## 課題内容:
以下に掲げる映画「亡国のイージス」の紹介文について、示された最後の文の後に続く文章を書いてください。

新春に紹介する映画としては多少不適切な気もしますが、この欄で興味を持った人が
お正月休み中に(え?もうとっくに仕事始まってるぞって?)
観てくださることを祈願して、ご紹介するのは・・・・ 

海上自衛隊全面協力による架空戦記、「亡国のイージス」。

2005年度作品と言いますから、もう既に10年以上前の映画ですが、何と言ってもほら、
それは当ブログ開設前のことで、この手の映画への興味というものも、
今とは違いほぼ皆無といっていい時期であったという・・・。

今頃、という感はありますが、HULUにアップされていたので、
観た勢いで原作の小説も一気に読破しました。
とにかく福井晴敏の原作は、気持ちいいほど平易な文体でありながら、
本質をきっちりと表現するだけの必要最低限の言葉で読者の想像をかきたてつつ、
かつリアリティをも持ち合わせているといった具合で、
このわたしをして(ってどのわたしだ)、近来稀に見る娯楽小説と思わせました。

さすがは発表後各賞を総なめにし、映画、漫画、ラジオドラマ、ゲーム、
そしていくつものスピンオフ作品を生んだというだけのことはあります。


そんな作品なので、巷には映画評も出尽くしているわけですが、
エンターテイメント作品として一定の評価はあるものの、その一方で「説明不足」、
「小説を読んでいないとわかりにくい」という批判に必ず行き着きます。

 わたしも、小説を読んで初めて合点したいうことだらけで、
この作品、特に構成に対する評価は高くはないのですが、当時の映画として、
これ以上は望むべくもない俳優陣を配したおかげで、少なくとも
心に残る印象的で魅力のあるものとなったことは否定しません。


まず、タイトル絵の四人。

宮津とヨンファの反乱に対し、如月行を救うためにたった一人で総員退艦の
内火艇から飛び込んで「いそかぜ」に戻る、先任伍長仙石に真田広之

「悪く言えば漫画で最後に主人公にコテンパンにされる悪役不良番長のような」

## データ抜粋:
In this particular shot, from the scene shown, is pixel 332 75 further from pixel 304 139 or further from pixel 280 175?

## 課題への回答:
朴訥で地味な容姿、というのが原作の記述なので、超男前の真田は本来対極のイメージです。
いまや「世界の真田」として、ハリウッドからも御呼びのかかる真田に相対するのは、
悪役の某国(つまり北朝鮮なのだけど映画では最後まで国名を言わない)工作員、
二等海佐溝口ことホ・ヨンファ役に中井貴一

この人の悪役は初めて見た気がするなあ。
原作では40歳前後のすらりと背の高い端正な顔の男、とあるので、
イメージ的にも近く、この冷血なのに実は執念深くて、私的感情に
翻弄される破壊的な男を、 徹底的に悪役に徹して演じています。

こういう大物がどんな悪役を演じても、「中井貴一は中井貴一」なので、
俳優としては何のダメージにもならないのですが、そのかわり、

「この人が出てくると”これね、ミキプルーンの苗木”と言い出しそうで笑う」

と言ってる人がいたな(笑)

で、このヨンファというのが、原作では徹底的に嫌な男なんだよ。
正体がばれ、工作員として振舞うようになってからは、 何かと言うと、

「さすがは日本人、疑うことを知らず従順ですな」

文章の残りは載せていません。